### Tasks to complete:
1. Answer these questions using the article on pulmonary arterial hypertension:
(a) In which journal does the study appear?
(b) Which two components of FGF signaling showed increased expression?
(c) What position does Dr. Hyung Chun hold?
2. Transcribe a passage from the article on pulmonary arterial hypertension, beginning at the words "Pulmonary arterial hypertension (PAH)" and stopping after the words "failure and death.".

### Passage for review:
——————

A newly published study from Yale University scientists could lead to the development of new therapies aimed at restoring the signaling balance in the pulmonary vessels in order to treat patients with pulmonary arterial hypertension.
Impairment of a key signaling cascade in the pulmonary blood vessels plays an important role in pulmonary arterial hypertension, a Yale study has found. The study appears in the advance online publication of Nature Medicine.
Pulmonary arterial hypertension (PAH) is a disease caused by an increase of blood pressure in the blood vessels of the lungs. If untreated, the majority of patients with the disease will succumb to heart failure and death.
PAH is characterized by the formation of lesions in the lungs composed of abnormally proliferating cells of the endothelium (cell tissue that lines blood vessels and the heart) and vascular smooth-muscle cells. Recent studies have described the role of the gene apelin in the signaling process that maintains normal pulmonary vascular function. Apelin levels have been found to be significantly reduced in patients with PAH.
The Yale team set out to discover the mechanism by which impaired apelin signaling triggers the abnormal proliferation of cells that characterize PAH. They focused on the connection between reduced apelin expression and increased fibroblast growth factor (FGF) signaling. FGF helps to form and maintain blood vessels when functioning normally, but if produced in excess, as it is in diseases such as PAH, it can cause abnormal proliferation of cells, leading to pathologic remodeling of blood vessels.
In studies of rodent and human tissue samples, the scientists found that increased expression of two key components of FGF signaling, FGF2 and its receptor FGFR1, resulted from decreased levels of two microRNAs that are regulated by apelin. Decreased expression of these microRNAs disrupted the pulmonary vascular system’s ability to maintain cellular balance, resulting in abnormal induction of cellular growth in PAH. The scientists found that restoring these microRNAs in rat models of PAH led to dramatic reversal of the disease.
“Our findings could lead to development of new therapies aimed at restoring the signaling balance in the pulmonary vessels in order to treat patients with pulmonary arterial hypertension,” said senior author Dr. Hyung Chun, assistant professor of medicine (cardiology) at Yale School of Medicine. “New treatments are critical, as close to half of the patients diagnosed with PAH die within three years despite currently available therapies.”
Other authors are Jongmin Kim, Yujung Kang, Yoko Kojima, Janet Lighthouse, Xiaoyue Hu, Danielle McLean, Hyekyung Park and Daniel Greif of Yale School of Medicine; Micheala Aldred, Suzy Comhair, and Serpil Erzurum of the Lerner Institute, Cleveland Clinic Foundation.
The study was supported by grants from National Institutes of Health (HL095654, HL11005, HL101284, HL069170, and HL093362), the Howard Hughes Medical Institute Physician Scientist Early Career Award, the American Heart Association Grant-in-Aid, and the Pfizer ASPIRE Young Investigator Research Award.

——————

### Excerpted data:
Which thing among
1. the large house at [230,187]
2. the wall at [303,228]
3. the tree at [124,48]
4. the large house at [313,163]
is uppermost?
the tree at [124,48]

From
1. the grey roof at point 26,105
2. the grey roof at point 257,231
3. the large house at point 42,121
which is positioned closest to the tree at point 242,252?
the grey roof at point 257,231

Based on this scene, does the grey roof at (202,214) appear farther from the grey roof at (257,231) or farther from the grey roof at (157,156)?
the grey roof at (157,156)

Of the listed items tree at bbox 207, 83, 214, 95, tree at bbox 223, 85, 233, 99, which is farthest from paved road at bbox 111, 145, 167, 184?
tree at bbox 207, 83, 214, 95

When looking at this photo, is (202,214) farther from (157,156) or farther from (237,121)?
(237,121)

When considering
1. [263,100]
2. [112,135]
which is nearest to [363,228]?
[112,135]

——————

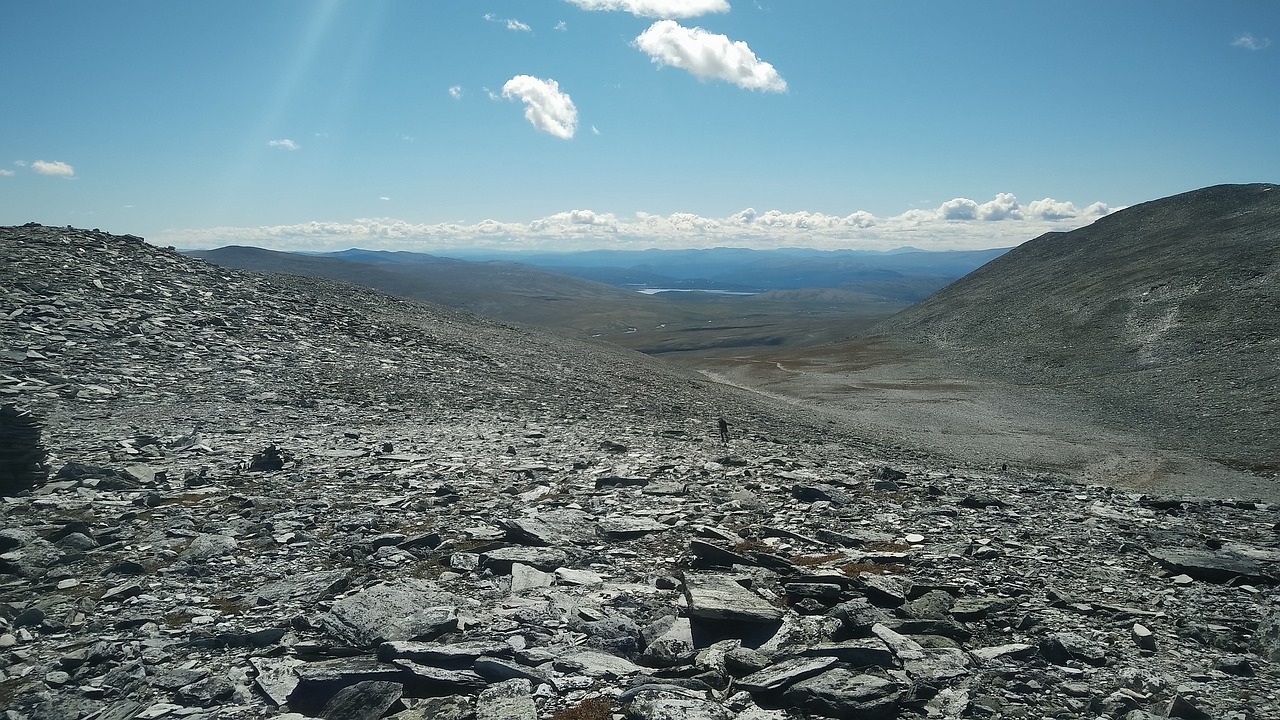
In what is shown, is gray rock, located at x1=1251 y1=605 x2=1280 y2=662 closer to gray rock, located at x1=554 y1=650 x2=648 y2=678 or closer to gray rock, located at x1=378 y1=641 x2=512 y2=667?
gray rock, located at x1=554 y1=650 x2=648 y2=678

——————

### Responses:
1.
(a) Nature Medicine
(b) FGF2 and its receptor FGFR1
(c) Assistant professor of medicine (cardiology) at Yale School of Medicine

2.
Pulmonary arterial hypertension (PAH) is a disease caused by an increase of blood pressure in the blood vessels of the lungs. If untreated, the majority of patients with the disease will succumb to heart failure and death.